I'm not sure I would've ever paid much attention to these knee-high fences if I hadn't learned that they have a name all their own in Russian - ograzhdeniye [ограждение]. The word an English-speaker will most likely offer is "fence", but how semantically imprecise! Our fences can be white picket or chain link or barbed wire or cement. The ograzhdeniye, meanwhile, is something specific: a low barrier, more decorative then functional, and nearly always iron. Let me pose an absurd chicken-or-the-egg. Does the ograzhdeniye get its own name because it was used more often in Russian/Soviet landscaping, or was it used more because it had its own name? An American designer would have to call for "that short metal fence the Russian like!" His lackey would stumble and consult his catalog before hesitating: "This one, or this one?" Over here, meanwhile, landscape architects have ordered the things by the thousands: "Just get me an ograzhdeniye, dammit!"

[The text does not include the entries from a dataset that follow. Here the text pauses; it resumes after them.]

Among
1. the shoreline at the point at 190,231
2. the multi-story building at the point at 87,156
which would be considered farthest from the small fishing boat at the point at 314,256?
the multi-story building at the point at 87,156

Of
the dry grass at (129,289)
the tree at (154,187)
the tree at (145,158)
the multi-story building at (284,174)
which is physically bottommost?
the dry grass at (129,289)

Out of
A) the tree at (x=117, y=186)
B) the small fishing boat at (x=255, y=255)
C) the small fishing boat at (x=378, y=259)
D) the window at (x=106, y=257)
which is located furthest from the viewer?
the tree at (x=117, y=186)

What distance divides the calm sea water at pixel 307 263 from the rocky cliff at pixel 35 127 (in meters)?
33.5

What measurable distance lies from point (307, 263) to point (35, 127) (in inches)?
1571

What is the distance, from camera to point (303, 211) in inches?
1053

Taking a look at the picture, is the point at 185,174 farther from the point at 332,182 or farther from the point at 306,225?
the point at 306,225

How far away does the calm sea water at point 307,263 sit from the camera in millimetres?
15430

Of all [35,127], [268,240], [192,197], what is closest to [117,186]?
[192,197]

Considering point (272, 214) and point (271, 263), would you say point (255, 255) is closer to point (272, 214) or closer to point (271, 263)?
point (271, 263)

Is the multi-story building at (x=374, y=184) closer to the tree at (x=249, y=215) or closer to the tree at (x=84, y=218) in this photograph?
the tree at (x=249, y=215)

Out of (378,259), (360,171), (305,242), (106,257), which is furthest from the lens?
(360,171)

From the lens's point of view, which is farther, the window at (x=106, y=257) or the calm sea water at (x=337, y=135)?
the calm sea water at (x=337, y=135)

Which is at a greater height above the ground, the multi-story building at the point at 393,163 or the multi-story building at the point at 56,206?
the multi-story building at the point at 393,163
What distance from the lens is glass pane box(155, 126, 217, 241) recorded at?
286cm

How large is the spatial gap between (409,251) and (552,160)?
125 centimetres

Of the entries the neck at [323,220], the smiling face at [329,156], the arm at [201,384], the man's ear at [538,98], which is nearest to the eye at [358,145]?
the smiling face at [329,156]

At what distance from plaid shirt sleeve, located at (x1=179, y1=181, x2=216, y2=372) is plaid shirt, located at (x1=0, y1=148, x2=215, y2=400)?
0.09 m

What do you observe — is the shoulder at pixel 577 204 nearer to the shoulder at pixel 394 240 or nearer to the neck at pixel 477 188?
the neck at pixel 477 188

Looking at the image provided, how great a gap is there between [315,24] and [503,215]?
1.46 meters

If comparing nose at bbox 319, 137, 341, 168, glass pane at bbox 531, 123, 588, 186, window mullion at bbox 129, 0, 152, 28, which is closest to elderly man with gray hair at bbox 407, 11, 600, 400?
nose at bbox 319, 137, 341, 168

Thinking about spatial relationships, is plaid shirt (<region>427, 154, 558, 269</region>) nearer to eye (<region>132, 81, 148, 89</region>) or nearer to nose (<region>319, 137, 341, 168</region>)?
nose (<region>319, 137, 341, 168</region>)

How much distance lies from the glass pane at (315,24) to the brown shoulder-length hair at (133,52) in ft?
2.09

Besides the useful name, I also got on the ograzhdeniye trail because the center of Almaty is dominated by the same cast-iron fence, running along sidewalks, circling parks, popping up anywhere a short little barrier might be needed. I've named it after the little ornamental tchotchkes that top every post: The Ambiguous Flowerbud. These baby flowers are so ubiquitous that they even pop up on people's private gates, as if they were sold in some ograzhdeniye fire sale. But what are they? When saddled with embarassing questions about things most people don't care about, I usually turn to Reddit, but the flower identification forum couldn't identify it. To me, it looks like a piranha plant from Super Mario; to others, it looks more Freudian. Faced with such confusion, we can at least take comfort in learning the name for such a column-topping decoration. Also found on bedposts and curtain rods, it's called a finial.

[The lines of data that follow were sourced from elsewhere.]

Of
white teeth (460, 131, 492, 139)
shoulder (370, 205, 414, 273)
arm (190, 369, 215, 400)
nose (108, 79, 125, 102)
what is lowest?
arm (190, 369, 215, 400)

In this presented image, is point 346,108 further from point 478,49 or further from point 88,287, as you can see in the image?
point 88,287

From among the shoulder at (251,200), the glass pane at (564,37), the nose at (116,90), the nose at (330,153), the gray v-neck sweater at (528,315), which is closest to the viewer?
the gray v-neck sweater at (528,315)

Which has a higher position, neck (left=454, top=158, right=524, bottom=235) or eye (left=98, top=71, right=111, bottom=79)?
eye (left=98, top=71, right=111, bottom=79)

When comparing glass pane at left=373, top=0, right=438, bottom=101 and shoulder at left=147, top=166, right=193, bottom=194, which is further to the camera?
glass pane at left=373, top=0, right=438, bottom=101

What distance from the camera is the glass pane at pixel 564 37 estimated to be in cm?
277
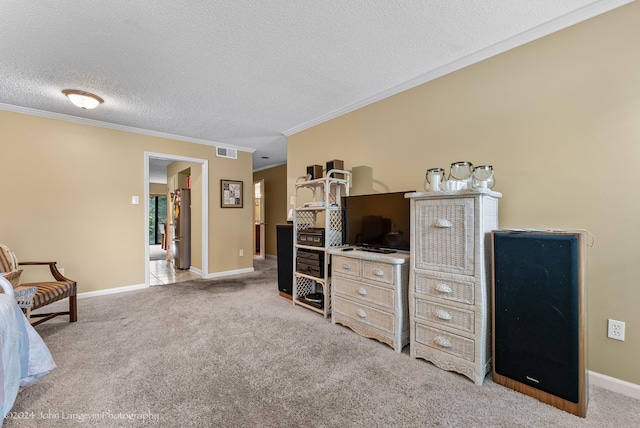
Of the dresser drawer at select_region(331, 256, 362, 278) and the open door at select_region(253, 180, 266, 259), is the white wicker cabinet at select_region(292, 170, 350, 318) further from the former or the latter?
the open door at select_region(253, 180, 266, 259)

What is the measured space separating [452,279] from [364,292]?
0.80 m

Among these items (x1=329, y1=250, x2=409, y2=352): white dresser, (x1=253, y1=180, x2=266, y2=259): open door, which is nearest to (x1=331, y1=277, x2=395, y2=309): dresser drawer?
(x1=329, y1=250, x2=409, y2=352): white dresser

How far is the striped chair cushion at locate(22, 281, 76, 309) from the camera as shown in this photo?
7.75 ft

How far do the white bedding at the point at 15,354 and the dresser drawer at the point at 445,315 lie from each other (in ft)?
8.00

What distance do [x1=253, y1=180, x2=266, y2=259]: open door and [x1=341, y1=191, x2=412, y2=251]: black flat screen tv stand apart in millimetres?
4693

The Ambiguous Flowerbud must be Almaty's most famous fencelet, but there are plenty of other cast iron dividers to be found. They come in various patterns, some vaguely modeled off of Kazakh symbols, others seemingly used in other Soviet cities too. Then some of them look quite new, suggesting the thickset ograzhdaniye is a living radition. To the Soviet fence's credit, it's often hard to tell the age of these things, as the cast iron is so sturdy (and easily repaintable) that structures a half-century old look super fresh and stylish. These short little fences, it seems, might survive forever, protecting Kazakh lawns far into the future.